Cet objectif général ne pourra être mené avec succès qu’à la condition que la gouvernance fasse pression en ce sens et que l’établissement soit doté d’outils et des capacités de pilotage et de contrôle permettant d’identifier les gisements de productivité, de fixer des objectifs et de mesurer les progrès accomplis. Dans sa réponse, l’établissement s’est engagé d’une part à réaliser des gains de productivité substantiels selon une méthodologie basée sur le « Lean Management » et, d’autre part, à maintenir la capacité à l’ouverture actuellement décidée, telle que validée par le conseil d’administration et la commission médicale d’établissement. La chambre prend bonne note de ces engagements positifs de l’établissement.

Le pilotage de l’établissement

Les tutelles et les partenaires de l’établissement sont mal coordonnés. Ainsi, la commission inter-organismes rassemblant les financeurs fonctionne formellement sans exercer d’influence. Le congrès, qui devrait exercer un rôle budgétaire déterminant, ne fait qu’acter des décisions prises en amont.
L’exécutif et le conseil d’administration exercent les fonctions réglementaires qui leurs sont dévolues mais sans impacter significativement le pilotage de l’établissement qui reste l’affaire du directeur et des instances internes en premier lieu desquelles la commission médicale d’établissement.
Il semble toutefois que, depuis 2011, le gouvernement s’engage dans une tutelle sinon plus active du moins mieux formalisée, comme l’a montrée la publication pour la première fois au journal officiel d’un arrêté approuvant le budget 2014. Poursuivre le renforcement de la gouvernance apparaît indispensable pour maîtriser les enjeux de la réinstallation et du fonctionnement à Koutio. Cela devrait déboucher sur un nouveau contrat pluriannuel d’objectifs et de moyens fixant des objectifs et des critères de suivi dans tous les domaines de la performance.

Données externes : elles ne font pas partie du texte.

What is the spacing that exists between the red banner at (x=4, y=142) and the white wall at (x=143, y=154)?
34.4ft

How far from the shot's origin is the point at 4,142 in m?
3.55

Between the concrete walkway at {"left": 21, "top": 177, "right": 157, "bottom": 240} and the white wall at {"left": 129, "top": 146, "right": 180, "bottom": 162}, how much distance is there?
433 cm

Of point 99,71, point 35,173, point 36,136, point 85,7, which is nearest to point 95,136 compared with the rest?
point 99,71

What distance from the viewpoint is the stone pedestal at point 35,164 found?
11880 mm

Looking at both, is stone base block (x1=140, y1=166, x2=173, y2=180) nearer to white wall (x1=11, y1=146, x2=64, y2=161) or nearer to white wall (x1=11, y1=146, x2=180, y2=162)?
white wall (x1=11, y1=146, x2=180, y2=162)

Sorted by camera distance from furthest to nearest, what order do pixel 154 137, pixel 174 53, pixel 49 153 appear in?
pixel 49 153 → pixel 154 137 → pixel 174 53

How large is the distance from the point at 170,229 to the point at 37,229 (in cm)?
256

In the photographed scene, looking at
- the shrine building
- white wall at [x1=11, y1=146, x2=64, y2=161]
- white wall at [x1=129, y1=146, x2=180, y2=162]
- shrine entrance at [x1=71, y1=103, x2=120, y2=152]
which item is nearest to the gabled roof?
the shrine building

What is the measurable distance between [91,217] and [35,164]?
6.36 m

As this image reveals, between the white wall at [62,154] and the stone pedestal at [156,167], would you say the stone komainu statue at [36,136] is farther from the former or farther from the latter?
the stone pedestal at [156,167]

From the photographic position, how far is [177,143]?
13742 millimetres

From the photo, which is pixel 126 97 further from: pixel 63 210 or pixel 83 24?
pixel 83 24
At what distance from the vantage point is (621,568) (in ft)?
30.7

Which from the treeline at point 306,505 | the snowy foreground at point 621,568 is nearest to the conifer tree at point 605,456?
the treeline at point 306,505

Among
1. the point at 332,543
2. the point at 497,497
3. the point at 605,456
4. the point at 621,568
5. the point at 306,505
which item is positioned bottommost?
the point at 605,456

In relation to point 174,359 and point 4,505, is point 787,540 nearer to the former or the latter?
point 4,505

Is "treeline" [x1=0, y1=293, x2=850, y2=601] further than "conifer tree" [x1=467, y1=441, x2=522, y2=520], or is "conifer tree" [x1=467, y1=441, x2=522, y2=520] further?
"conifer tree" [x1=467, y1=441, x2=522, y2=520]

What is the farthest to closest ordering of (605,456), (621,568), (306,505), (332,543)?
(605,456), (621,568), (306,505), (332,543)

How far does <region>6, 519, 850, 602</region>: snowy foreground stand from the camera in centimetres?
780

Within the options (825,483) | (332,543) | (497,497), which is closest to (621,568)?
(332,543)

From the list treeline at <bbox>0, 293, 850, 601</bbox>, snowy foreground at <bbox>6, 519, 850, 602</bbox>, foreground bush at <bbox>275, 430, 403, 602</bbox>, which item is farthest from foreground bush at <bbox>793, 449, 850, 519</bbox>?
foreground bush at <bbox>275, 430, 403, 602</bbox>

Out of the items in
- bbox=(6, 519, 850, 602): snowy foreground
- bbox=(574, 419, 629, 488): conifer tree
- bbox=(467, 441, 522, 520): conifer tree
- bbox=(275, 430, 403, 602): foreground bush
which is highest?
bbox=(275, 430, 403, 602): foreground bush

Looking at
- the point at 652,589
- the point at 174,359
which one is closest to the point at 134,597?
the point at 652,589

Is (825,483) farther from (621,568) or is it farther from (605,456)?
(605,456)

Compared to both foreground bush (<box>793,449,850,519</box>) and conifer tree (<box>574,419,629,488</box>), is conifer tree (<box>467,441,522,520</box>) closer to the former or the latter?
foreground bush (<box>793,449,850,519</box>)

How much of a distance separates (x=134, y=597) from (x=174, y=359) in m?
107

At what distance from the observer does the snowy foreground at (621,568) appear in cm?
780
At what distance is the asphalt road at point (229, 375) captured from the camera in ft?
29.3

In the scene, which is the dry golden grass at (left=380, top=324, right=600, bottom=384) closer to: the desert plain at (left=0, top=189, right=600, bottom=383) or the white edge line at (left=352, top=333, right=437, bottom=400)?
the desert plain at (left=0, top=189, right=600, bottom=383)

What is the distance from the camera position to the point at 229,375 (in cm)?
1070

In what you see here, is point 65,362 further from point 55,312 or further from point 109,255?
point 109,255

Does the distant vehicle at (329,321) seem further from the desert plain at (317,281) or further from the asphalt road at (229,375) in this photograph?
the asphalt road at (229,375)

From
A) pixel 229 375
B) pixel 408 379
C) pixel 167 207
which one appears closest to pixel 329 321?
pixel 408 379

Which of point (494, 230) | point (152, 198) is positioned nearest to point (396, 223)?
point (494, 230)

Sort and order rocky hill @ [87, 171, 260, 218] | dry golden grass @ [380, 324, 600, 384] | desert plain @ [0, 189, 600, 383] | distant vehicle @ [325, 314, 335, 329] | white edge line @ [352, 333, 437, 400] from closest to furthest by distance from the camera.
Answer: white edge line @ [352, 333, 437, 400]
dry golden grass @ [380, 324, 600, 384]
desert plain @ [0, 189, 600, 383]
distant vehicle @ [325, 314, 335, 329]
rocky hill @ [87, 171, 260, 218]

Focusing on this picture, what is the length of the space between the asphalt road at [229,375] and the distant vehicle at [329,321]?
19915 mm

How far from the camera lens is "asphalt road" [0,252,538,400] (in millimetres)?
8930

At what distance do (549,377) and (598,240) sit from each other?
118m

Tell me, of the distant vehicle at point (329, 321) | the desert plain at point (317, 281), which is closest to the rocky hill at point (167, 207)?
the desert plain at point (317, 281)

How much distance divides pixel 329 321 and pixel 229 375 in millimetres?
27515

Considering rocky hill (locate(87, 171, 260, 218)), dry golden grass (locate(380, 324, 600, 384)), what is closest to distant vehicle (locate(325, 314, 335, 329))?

Parallèlement, le processus de réorganisation de l’hôpital en six pôles gérés de manière déconcentrée par des directeurs adjoints responsabilisés doit être poursuivi. Ce mode de management plus participatif est le prolongement logique du projet médical et de soins 2012-2015, un travail considérable qui montre l’engagement de l’ensemble des services dans la recherche d’un meilleur service rendu.
Pour définir et atteindre ses objectifs, l’établissement doit progresser également dans son contrôle interne. En effet, la qualité insuffisante du reporting ne permet pas, actuellement, de poser des diagnostics précis par service et en un temps suffisamment rapproché de celui de la gestion. Une modernisation du système d’information et, notamment, un rapprochement entre le service de l’informatique médicale et celui du contrôle de gestion seraient souhaitables.
L’instrument de pilotage des coûts que constitue la comptabilité analytique devrait être renforcé : la comptabilité analytique de l’exercice 2012 n’était pas encore disponible début 2014. Les autres volets du reporting sur la répartition physique des coûts (dotations en personnels et en matériel) rapprochée de l’activité de chaque service, doivent progresser.
Enfin, l’établissement est invité à poursuivre ou à engager le renforcement de ses performances dans différents domaines tels que la lutte contre l’absentéisme, l’optimisation de l’usage des blocs opératoires, celle du service des ambulances, l’amélioration de la gestion des achats et des produits pharmaceutiques. Dans sa réponse, l’établissement annonce pour fin 2015 la finalisation d’un codage exact et d’un management basé sur les données produites. Il poursuit la modernisation des instruments de pilotage et la mise en place d’une direction déléguée de chacun des pôles de l’hôpital. Une direction déléguée centralisant les questions relatives au Médipôle a été créée dans cette optique.